■ Task details ■
Please print the entries below exactly, from the line with "Adolfo Dominguez vs" through the line with "Αποτελέσματα ΕΛΠΕ Infographic", including both of those lines and leaving out all others.

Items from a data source
· · · · · · ·
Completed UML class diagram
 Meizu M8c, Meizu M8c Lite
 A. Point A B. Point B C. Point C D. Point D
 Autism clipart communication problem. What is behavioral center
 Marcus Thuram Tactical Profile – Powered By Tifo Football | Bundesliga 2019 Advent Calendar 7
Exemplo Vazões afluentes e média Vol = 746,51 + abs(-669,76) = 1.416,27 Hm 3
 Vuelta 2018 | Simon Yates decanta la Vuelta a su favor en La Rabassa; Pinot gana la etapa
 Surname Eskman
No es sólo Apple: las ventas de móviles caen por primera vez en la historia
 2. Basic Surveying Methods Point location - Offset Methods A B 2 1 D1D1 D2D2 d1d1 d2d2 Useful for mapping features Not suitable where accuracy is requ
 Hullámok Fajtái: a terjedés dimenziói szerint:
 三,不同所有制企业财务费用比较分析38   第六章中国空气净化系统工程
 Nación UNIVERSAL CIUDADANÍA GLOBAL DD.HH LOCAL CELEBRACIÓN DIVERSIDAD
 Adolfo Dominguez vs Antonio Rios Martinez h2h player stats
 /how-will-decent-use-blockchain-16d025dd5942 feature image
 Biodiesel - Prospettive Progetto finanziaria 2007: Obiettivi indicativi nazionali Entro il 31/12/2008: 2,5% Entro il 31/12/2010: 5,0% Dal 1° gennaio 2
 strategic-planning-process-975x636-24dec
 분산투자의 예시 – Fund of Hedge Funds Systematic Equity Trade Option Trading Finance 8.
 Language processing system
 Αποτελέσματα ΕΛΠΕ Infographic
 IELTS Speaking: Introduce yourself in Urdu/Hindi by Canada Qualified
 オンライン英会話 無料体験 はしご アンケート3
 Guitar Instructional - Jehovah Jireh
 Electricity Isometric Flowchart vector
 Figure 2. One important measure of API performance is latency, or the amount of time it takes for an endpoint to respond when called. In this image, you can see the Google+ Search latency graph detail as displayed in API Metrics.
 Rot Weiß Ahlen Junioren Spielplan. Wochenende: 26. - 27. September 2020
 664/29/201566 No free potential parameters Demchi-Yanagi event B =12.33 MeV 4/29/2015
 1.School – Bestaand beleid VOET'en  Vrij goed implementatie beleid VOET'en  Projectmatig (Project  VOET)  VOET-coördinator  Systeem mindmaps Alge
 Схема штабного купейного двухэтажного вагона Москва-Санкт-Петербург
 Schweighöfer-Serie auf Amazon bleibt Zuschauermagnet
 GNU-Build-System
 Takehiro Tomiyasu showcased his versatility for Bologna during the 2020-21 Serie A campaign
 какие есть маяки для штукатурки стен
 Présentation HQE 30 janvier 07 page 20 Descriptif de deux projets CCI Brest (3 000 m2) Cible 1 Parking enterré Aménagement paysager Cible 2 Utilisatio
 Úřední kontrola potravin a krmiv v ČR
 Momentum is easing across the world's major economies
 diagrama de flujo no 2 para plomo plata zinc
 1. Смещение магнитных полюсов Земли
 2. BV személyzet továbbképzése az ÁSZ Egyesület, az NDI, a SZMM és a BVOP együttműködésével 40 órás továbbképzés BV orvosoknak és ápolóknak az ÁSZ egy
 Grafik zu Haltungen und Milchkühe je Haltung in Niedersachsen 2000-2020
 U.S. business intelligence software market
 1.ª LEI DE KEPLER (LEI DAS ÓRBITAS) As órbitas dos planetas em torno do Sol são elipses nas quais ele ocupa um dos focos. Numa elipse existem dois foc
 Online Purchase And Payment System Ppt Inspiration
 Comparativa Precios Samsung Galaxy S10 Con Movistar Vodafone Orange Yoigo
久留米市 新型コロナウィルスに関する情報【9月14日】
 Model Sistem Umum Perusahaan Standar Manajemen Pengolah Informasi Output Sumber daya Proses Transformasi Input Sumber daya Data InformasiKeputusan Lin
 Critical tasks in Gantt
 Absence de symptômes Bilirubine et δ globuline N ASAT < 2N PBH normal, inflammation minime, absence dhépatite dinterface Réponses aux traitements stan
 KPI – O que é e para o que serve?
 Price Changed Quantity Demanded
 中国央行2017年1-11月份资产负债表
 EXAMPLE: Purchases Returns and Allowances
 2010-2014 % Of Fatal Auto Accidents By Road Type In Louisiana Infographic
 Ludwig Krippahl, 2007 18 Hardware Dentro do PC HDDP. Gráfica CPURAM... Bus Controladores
· · · · · · ·
■ Reply ■
 Adolfo Dominguez vs Antonio Rios Martinez h2h player stats
 /how-will-decent-use-blockchain-16d025dd5942 feature image
 Biodiesel - Prospettive Progetto finanziaria 2007: Obiettivi indicativi nazionali Entro il 31/12/2008: 2,5% Entro il 31/12/2010: 5,0% Dal 1° gennaio 2
 strategic-planning-process-975x636-24dec
 분산투자의 예시 – Fund of Hedge Funds Systematic Equity Trade Option Trading Finance 8.
 Language processing system
 Αποτελέσματα ΕΛΠΕ Infographic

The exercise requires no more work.